Right behind Bo there was LC! Mr. Carr was a great head coach both on the field and off. Thanks for your hard work as associate AD. I hope you have a truly enjoyable retirement. You have earned it!
and wherever you go, GO BLUE!
Michigan is like family, and while I may have criticized Coach Carr over the years, I also smacked (literally and figuratively) anyone outside the fold who insulted him. Carr carried himself with humility and commitment as the Michigan coach, and for that I will always be grateful.
There has to be a procedure available that can somehow extract certain qualities of Carr and implant them in Rich Rodriguez. Almost all of Carr's weaknesses as a coach on and off the field are RR's strengths and vice versa. I want a hybrid, the perfectly genetically engineered football coach.
No question about it.
This time I am sure he hires some goons to send the message to KH to keep his damn mouth shut :)

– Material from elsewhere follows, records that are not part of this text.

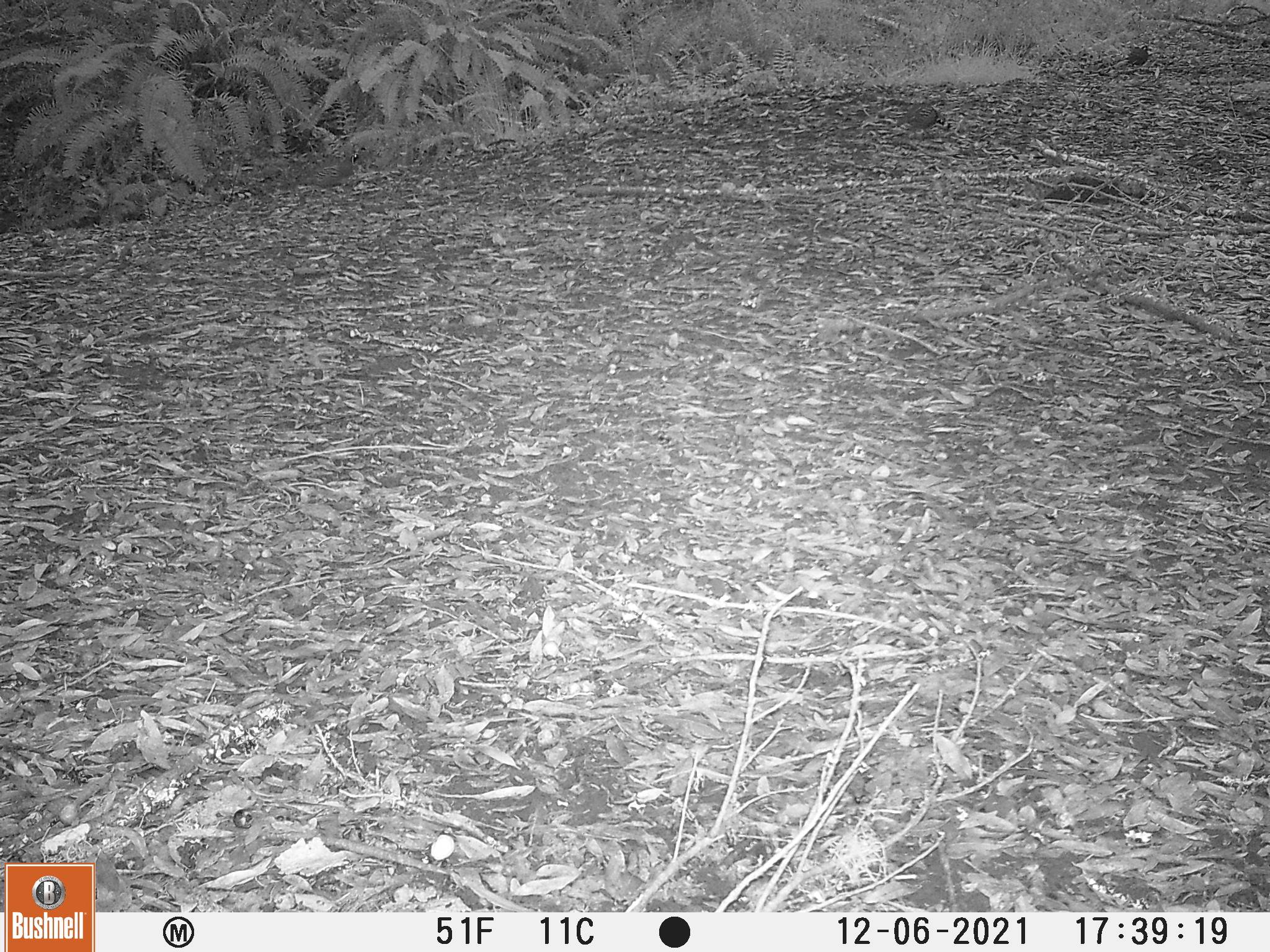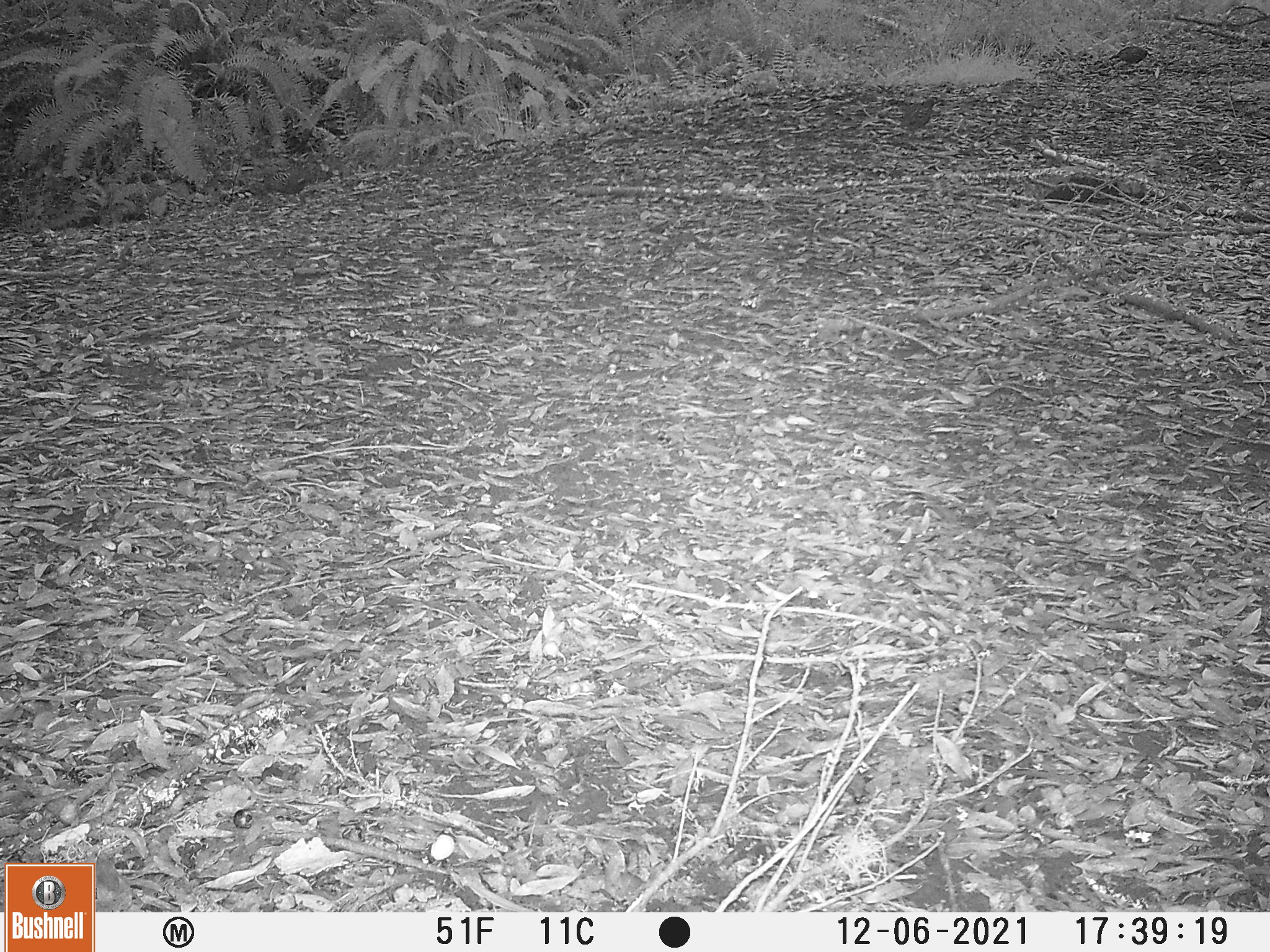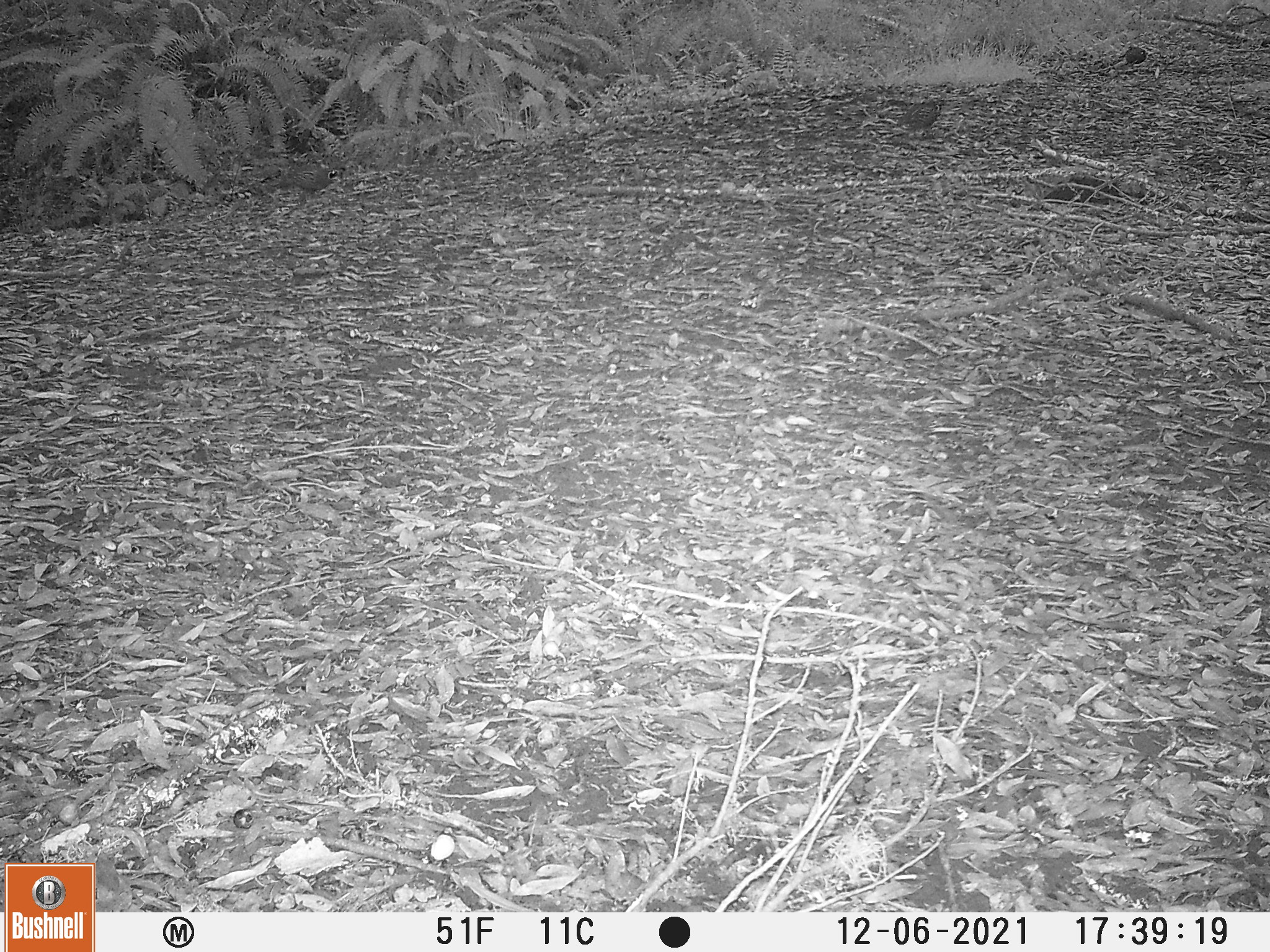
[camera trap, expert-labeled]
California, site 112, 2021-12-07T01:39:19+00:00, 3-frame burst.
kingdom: Animalia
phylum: Chordata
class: Aves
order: Galliformes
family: Odontophoridae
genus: Callipepla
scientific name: Callipepla californica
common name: california quail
California quail (Callipepla californica).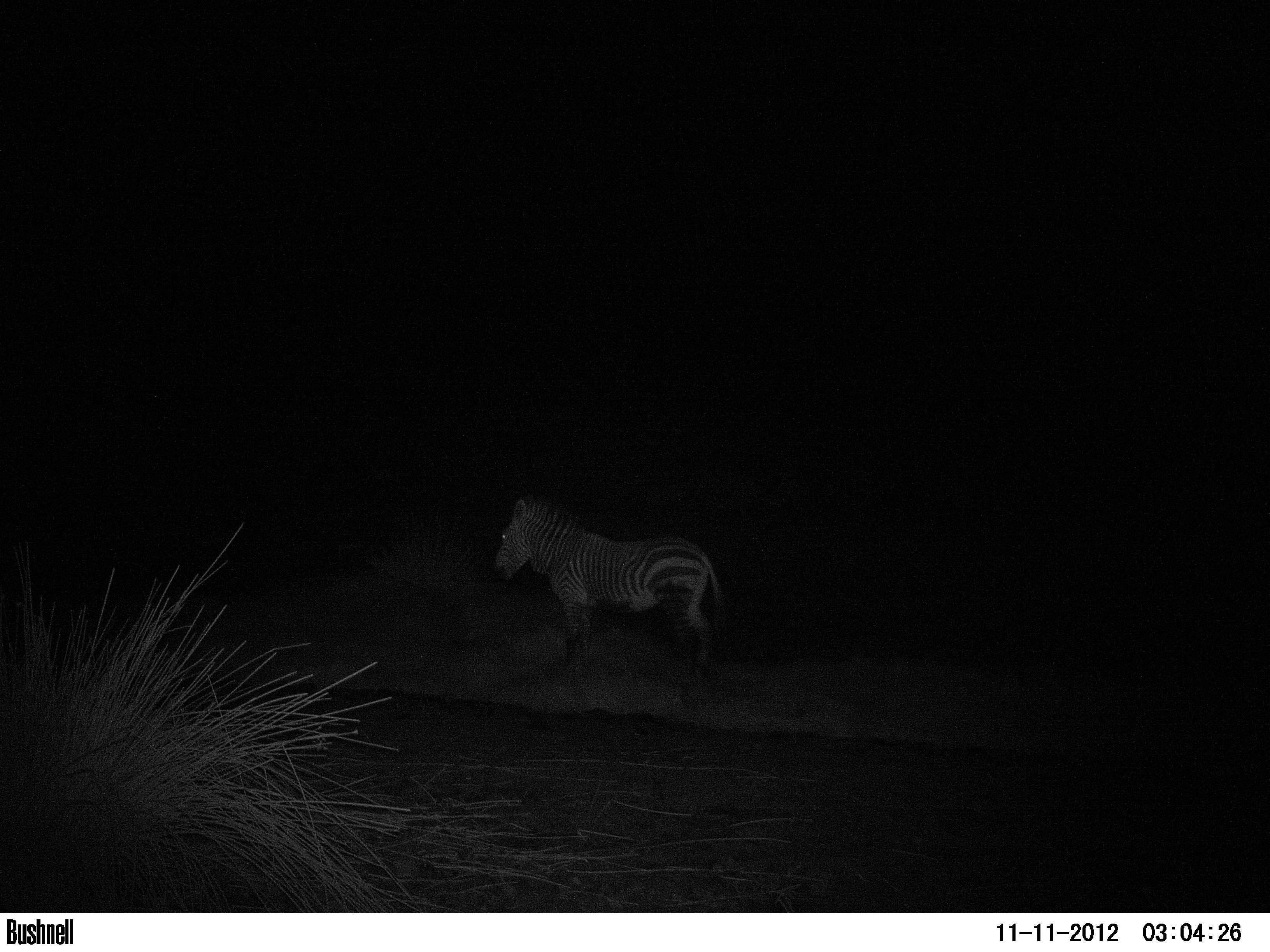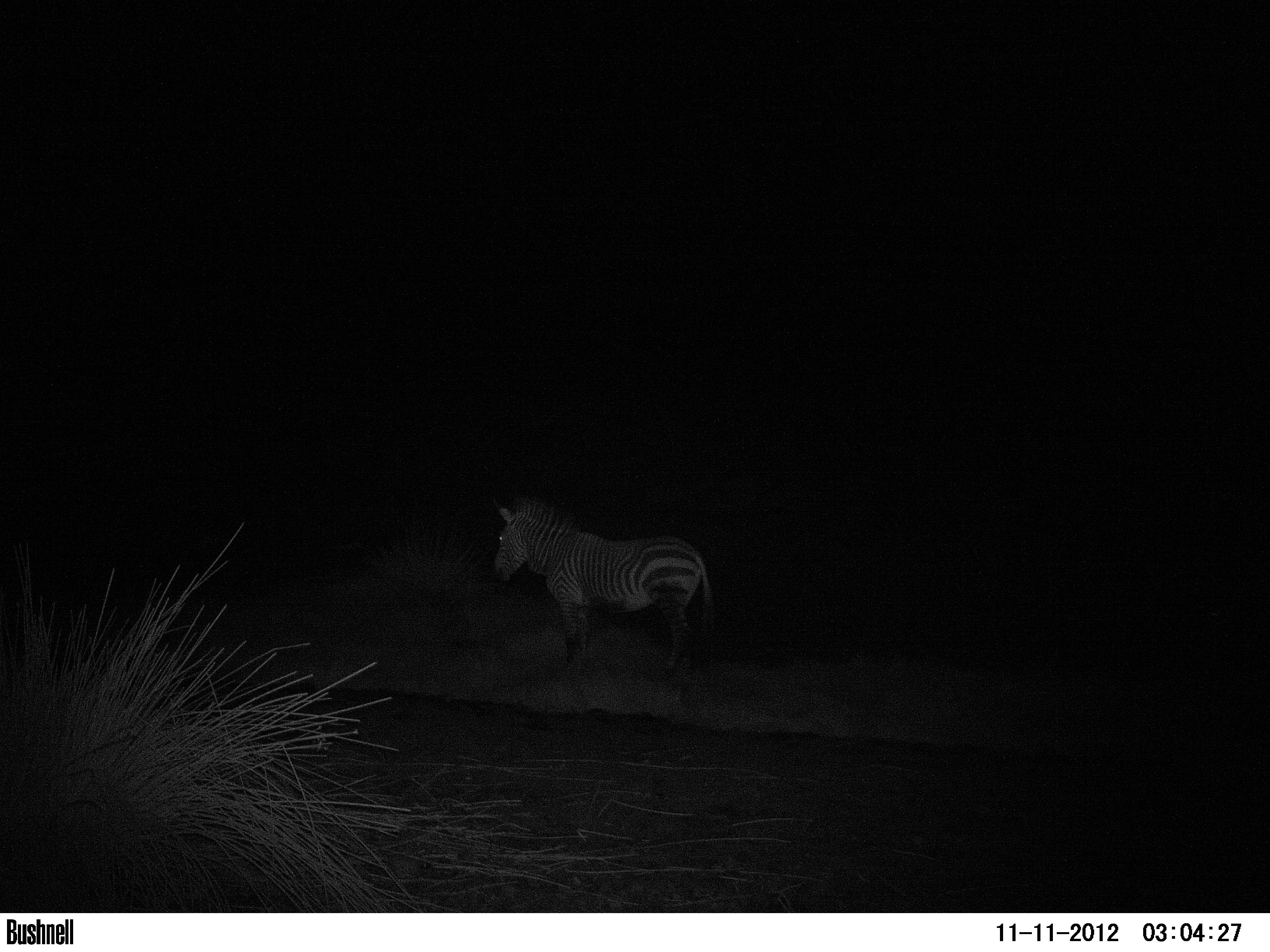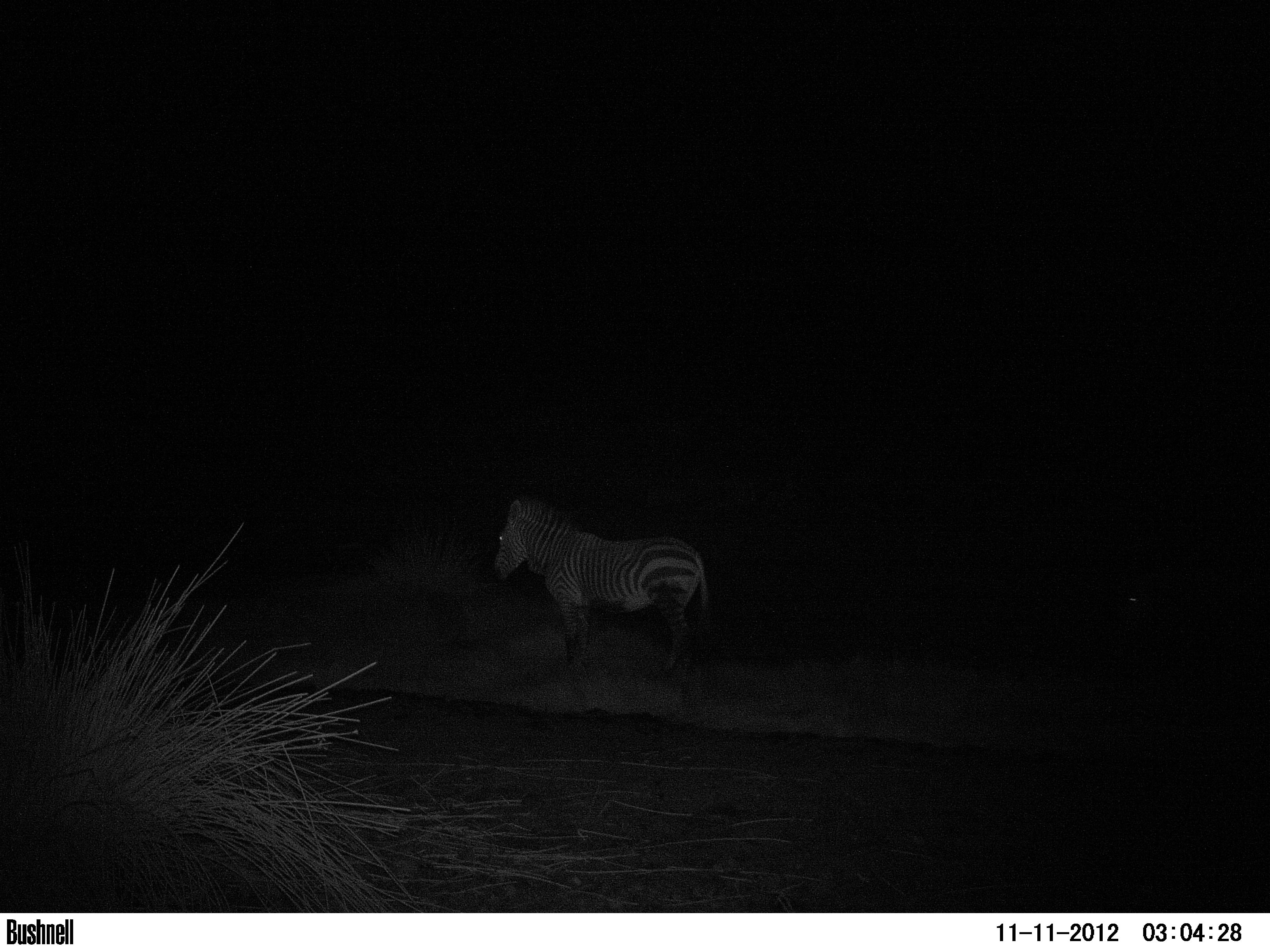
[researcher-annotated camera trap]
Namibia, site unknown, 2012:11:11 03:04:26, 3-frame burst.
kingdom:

I'm sure it's been said, but you definitely should win avatar of the year.
Retire again? Why, I have it on good authority from a bunch of OSU fans (and more than one sportswriter) that the first time, he was fired. [/sarcasm]
I always admired Lloyd and the face he put on the program, as well as his tireless work for the children's hospital. May you have an excellent retirement, sir.
I keep that memorial speech on my ipod. Makes me emotional every time.